Output, word for word, the line that contains "From farthest to" and all lines following it to the end of the listing. Drop the pictures.

Items from a dataset:
++++++++

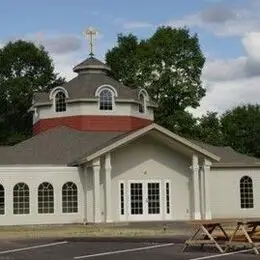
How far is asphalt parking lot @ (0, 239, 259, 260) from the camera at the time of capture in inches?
664

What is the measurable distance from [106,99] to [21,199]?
356 inches

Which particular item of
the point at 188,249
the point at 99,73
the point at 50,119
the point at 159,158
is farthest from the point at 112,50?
the point at 188,249

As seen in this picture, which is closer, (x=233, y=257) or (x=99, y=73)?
(x=233, y=257)

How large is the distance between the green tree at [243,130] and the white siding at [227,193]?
1227 inches

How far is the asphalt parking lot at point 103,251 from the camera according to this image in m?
16.9

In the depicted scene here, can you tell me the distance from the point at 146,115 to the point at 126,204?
865 cm

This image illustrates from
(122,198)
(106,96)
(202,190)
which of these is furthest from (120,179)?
(106,96)

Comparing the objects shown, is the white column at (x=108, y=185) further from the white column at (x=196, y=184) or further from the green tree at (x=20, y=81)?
the green tree at (x=20, y=81)

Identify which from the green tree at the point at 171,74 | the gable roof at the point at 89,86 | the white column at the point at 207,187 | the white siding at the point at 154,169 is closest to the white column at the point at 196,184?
the white column at the point at 207,187

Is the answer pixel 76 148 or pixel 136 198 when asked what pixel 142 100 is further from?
pixel 136 198

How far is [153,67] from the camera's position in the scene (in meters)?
54.1

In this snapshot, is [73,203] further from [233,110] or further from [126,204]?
[233,110]

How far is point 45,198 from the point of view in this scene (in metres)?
33.1

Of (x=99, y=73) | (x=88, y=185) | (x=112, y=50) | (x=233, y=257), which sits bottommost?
(x=233, y=257)
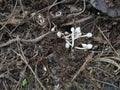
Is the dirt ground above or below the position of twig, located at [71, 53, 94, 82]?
above

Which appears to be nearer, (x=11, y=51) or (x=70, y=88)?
(x=70, y=88)

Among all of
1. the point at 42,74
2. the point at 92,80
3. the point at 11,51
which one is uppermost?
the point at 11,51

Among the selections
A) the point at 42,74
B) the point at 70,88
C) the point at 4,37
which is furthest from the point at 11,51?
the point at 70,88

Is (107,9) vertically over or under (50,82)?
over

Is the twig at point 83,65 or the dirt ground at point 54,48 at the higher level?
the dirt ground at point 54,48

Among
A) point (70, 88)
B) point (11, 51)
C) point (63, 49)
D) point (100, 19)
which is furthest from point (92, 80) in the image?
point (11, 51)

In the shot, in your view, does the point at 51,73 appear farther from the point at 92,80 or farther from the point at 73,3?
the point at 73,3

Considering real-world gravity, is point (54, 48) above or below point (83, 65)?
above
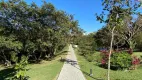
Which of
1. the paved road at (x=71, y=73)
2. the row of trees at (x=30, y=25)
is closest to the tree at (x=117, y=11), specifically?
the paved road at (x=71, y=73)

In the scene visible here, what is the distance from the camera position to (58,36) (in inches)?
1011

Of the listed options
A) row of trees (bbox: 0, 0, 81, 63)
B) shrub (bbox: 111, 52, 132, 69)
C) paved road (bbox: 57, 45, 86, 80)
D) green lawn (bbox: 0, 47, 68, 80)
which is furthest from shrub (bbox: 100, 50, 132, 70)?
row of trees (bbox: 0, 0, 81, 63)

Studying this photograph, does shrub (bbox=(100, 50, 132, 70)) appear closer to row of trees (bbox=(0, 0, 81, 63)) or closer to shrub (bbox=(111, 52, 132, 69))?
shrub (bbox=(111, 52, 132, 69))

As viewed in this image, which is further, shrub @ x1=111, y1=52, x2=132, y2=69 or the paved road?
shrub @ x1=111, y1=52, x2=132, y2=69

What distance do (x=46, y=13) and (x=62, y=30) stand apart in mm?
3073

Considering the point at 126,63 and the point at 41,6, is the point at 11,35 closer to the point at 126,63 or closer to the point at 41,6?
the point at 41,6

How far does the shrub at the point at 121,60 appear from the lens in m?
19.4

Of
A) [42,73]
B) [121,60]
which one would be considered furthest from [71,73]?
[121,60]

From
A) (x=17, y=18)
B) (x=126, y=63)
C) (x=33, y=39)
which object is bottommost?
(x=126, y=63)

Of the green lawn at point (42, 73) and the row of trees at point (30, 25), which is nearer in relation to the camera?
the green lawn at point (42, 73)

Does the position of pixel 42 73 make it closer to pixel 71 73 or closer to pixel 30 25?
pixel 71 73

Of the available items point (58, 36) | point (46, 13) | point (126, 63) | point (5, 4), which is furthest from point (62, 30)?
point (126, 63)

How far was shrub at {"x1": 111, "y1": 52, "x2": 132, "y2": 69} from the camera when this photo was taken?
1942cm

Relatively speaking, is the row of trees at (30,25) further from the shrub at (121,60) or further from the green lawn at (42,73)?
the shrub at (121,60)
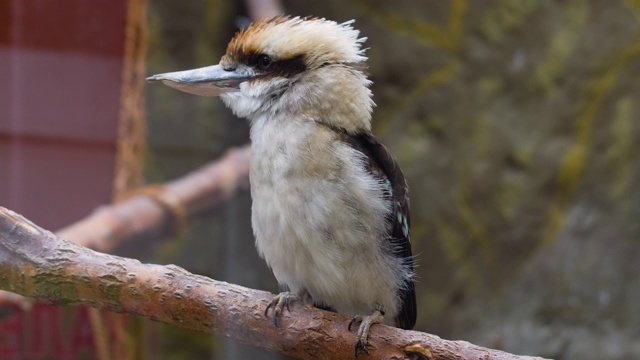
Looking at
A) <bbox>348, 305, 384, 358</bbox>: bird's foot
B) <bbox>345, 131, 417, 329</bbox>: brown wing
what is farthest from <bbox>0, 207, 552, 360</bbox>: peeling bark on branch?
<bbox>345, 131, 417, 329</bbox>: brown wing

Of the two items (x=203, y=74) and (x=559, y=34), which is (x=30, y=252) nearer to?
(x=203, y=74)

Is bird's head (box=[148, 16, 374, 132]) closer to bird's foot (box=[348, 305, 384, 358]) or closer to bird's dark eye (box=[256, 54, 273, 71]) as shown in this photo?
bird's dark eye (box=[256, 54, 273, 71])

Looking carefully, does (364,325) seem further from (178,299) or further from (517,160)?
(517,160)

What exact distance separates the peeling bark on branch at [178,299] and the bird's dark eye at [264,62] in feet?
0.98

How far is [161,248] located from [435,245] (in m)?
0.86

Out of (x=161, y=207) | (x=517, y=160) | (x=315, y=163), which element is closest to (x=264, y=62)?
(x=315, y=163)

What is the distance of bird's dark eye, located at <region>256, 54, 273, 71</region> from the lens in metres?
1.07

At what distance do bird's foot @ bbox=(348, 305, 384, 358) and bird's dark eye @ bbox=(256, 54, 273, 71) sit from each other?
35cm

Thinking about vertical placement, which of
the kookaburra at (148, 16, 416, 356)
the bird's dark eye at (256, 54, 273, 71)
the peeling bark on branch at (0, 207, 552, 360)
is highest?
the bird's dark eye at (256, 54, 273, 71)

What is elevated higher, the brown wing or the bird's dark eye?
the bird's dark eye

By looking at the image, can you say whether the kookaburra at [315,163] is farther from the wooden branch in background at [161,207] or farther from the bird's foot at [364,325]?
the wooden branch in background at [161,207]

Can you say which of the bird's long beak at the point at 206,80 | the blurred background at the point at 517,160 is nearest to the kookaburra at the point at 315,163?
the bird's long beak at the point at 206,80

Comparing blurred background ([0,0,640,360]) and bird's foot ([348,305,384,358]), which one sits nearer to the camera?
bird's foot ([348,305,384,358])

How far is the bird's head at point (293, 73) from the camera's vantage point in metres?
1.07
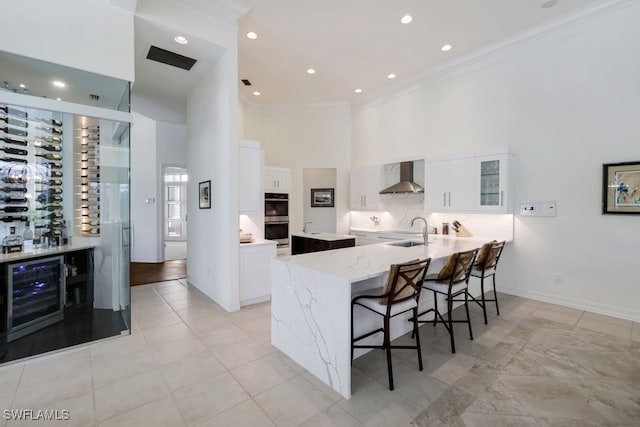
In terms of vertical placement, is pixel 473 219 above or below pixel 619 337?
above

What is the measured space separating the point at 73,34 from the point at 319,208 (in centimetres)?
532

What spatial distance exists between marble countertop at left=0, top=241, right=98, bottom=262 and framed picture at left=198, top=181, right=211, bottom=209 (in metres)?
1.42

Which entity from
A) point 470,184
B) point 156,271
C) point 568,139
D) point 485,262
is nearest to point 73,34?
point 156,271

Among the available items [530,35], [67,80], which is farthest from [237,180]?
[530,35]

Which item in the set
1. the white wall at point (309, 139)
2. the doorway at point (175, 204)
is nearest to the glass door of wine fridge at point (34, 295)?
the white wall at point (309, 139)

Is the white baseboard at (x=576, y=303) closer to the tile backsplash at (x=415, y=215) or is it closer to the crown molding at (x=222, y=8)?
the tile backsplash at (x=415, y=215)

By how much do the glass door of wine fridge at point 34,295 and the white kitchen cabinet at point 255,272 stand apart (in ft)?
6.84

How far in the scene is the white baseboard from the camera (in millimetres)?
3462

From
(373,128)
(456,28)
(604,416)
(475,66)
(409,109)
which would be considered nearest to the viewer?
(604,416)

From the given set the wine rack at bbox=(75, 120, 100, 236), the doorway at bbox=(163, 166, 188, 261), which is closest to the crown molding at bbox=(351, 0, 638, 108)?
the wine rack at bbox=(75, 120, 100, 236)

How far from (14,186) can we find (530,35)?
6.62 m

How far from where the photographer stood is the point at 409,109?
18.6 feet

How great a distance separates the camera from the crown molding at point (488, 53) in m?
3.57

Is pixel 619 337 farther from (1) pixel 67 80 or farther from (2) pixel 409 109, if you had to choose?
(1) pixel 67 80
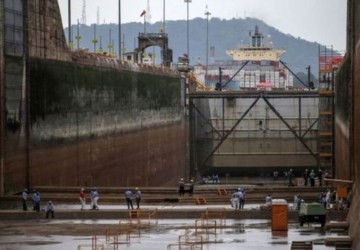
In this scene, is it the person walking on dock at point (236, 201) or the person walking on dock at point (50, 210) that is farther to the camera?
the person walking on dock at point (236, 201)

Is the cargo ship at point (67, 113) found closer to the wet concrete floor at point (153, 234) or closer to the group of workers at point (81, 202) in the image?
the group of workers at point (81, 202)

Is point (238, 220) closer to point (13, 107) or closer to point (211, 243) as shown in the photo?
point (211, 243)

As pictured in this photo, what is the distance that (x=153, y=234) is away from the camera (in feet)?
126

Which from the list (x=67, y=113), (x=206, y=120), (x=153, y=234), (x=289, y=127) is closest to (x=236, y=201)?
(x=153, y=234)

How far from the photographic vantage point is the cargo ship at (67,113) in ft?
170

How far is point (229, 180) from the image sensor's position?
9588cm

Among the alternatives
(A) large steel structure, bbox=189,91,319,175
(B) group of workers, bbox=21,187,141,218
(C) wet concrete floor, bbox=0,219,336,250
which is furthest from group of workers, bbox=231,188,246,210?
(A) large steel structure, bbox=189,91,319,175

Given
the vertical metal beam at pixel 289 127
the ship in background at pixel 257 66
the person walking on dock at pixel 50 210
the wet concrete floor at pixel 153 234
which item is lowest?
the wet concrete floor at pixel 153 234

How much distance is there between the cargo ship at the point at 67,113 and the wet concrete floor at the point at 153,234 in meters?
8.84

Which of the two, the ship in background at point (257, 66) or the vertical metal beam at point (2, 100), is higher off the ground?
the ship in background at point (257, 66)

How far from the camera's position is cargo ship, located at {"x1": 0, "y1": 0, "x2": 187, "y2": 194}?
5184cm

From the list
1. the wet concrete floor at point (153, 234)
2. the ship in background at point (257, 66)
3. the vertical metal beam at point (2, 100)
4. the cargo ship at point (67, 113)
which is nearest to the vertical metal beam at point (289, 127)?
the cargo ship at point (67, 113)

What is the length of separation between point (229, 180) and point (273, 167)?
14.8 feet

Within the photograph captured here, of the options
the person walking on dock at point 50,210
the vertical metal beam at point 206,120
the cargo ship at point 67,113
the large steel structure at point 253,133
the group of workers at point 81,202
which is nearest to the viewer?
the person walking on dock at point 50,210
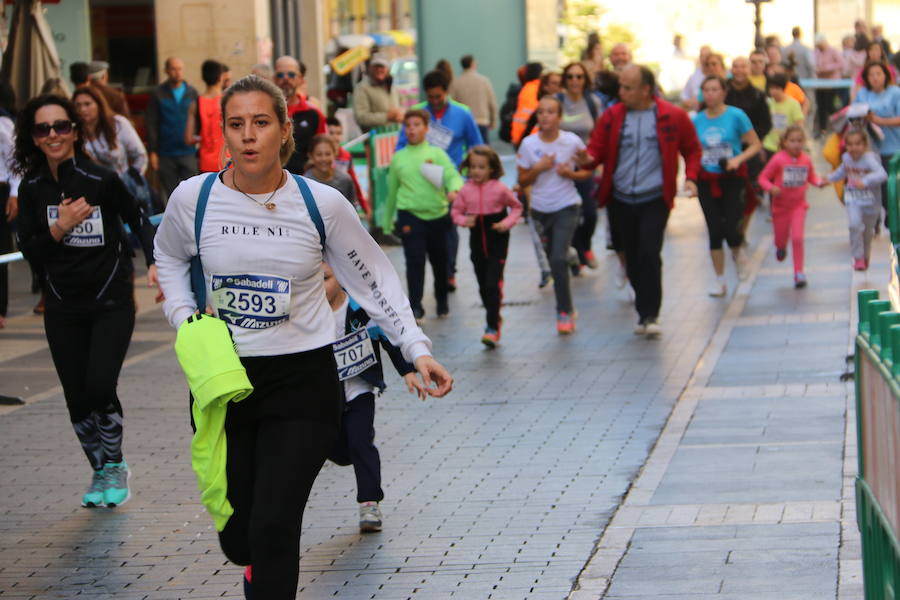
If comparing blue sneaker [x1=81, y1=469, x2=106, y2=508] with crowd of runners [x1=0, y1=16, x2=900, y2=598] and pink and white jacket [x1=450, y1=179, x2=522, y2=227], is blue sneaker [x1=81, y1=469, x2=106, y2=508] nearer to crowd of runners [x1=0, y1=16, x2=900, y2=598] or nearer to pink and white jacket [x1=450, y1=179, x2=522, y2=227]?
crowd of runners [x1=0, y1=16, x2=900, y2=598]

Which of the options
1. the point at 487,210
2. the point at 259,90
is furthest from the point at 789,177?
the point at 259,90

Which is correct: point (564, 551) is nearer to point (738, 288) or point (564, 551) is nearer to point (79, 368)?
point (79, 368)

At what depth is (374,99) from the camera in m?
19.1

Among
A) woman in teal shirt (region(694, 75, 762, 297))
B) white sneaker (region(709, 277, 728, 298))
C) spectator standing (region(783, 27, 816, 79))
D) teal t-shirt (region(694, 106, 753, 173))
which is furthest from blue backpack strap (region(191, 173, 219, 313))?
spectator standing (region(783, 27, 816, 79))

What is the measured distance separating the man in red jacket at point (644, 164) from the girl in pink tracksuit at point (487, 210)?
74 cm

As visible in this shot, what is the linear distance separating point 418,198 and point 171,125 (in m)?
5.59

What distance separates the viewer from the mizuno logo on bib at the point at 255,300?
478 cm

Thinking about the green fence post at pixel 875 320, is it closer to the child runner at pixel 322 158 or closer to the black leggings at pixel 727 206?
the child runner at pixel 322 158

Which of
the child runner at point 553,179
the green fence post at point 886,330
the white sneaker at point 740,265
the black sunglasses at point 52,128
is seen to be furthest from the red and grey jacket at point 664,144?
the green fence post at point 886,330

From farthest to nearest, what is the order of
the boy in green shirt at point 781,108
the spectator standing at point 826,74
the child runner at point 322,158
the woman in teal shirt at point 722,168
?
the spectator standing at point 826,74 → the boy in green shirt at point 781,108 → the woman in teal shirt at point 722,168 → the child runner at point 322,158

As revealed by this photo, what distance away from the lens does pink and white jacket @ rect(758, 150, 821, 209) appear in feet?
49.8

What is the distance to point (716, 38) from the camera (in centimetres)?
5531

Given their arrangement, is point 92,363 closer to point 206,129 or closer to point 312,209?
point 312,209

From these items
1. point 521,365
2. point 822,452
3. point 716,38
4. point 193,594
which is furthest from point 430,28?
point 716,38
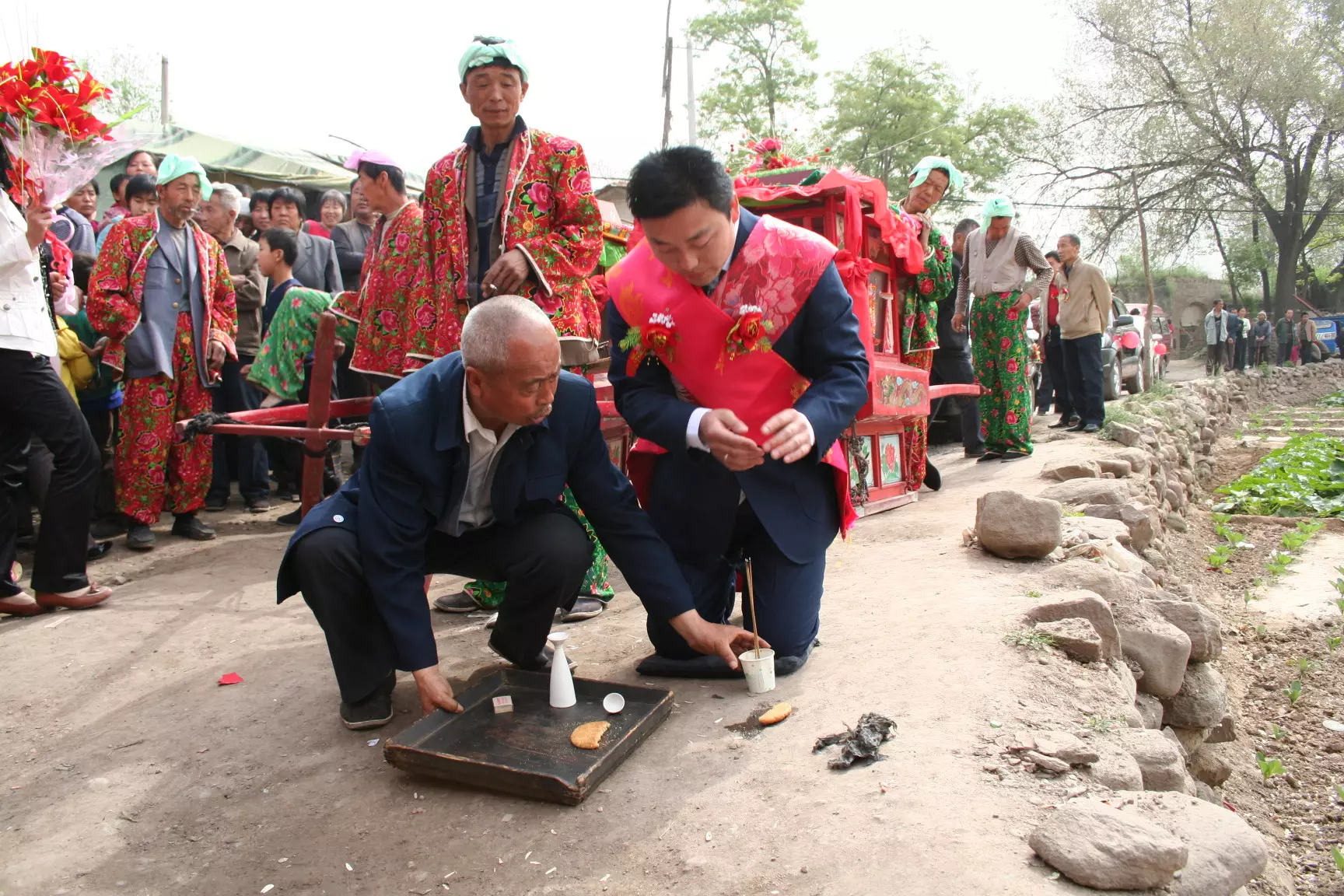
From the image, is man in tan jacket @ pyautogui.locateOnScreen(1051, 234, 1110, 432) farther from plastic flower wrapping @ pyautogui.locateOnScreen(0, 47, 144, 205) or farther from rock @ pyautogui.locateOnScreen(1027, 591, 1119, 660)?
plastic flower wrapping @ pyautogui.locateOnScreen(0, 47, 144, 205)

++++++++

■ **THE OUTPUT**:
From farthest to nearest, what is the order of
the boy in green shirt at point 781,108
the spectator standing at point 826,74
the child runner at point 322,158
the woman in teal shirt at point 722,168
?
the spectator standing at point 826,74 → the boy in green shirt at point 781,108 → the woman in teal shirt at point 722,168 → the child runner at point 322,158

As revealed by this photo, what distance away from the lens does pink and white jacket @ rect(758, 150, 821, 209) appear in feet?
49.8

What is the distance to point (716, 38) from the camera (in centimetres)?
5531

Given their arrangement, is point 92,363 closer to point 206,129 or closer to point 312,209?
point 312,209

From these items
1. point 521,365
2. point 822,452
3. point 716,38
4. point 193,594
which is furthest from point 430,28?
point 716,38
From the image, is man in tan jacket @ pyautogui.locateOnScreen(1051, 234, 1110, 432) farther from plastic flower wrapping @ pyautogui.locateOnScreen(0, 47, 144, 205) or farther from rock @ pyautogui.locateOnScreen(1027, 591, 1119, 660)?
plastic flower wrapping @ pyautogui.locateOnScreen(0, 47, 144, 205)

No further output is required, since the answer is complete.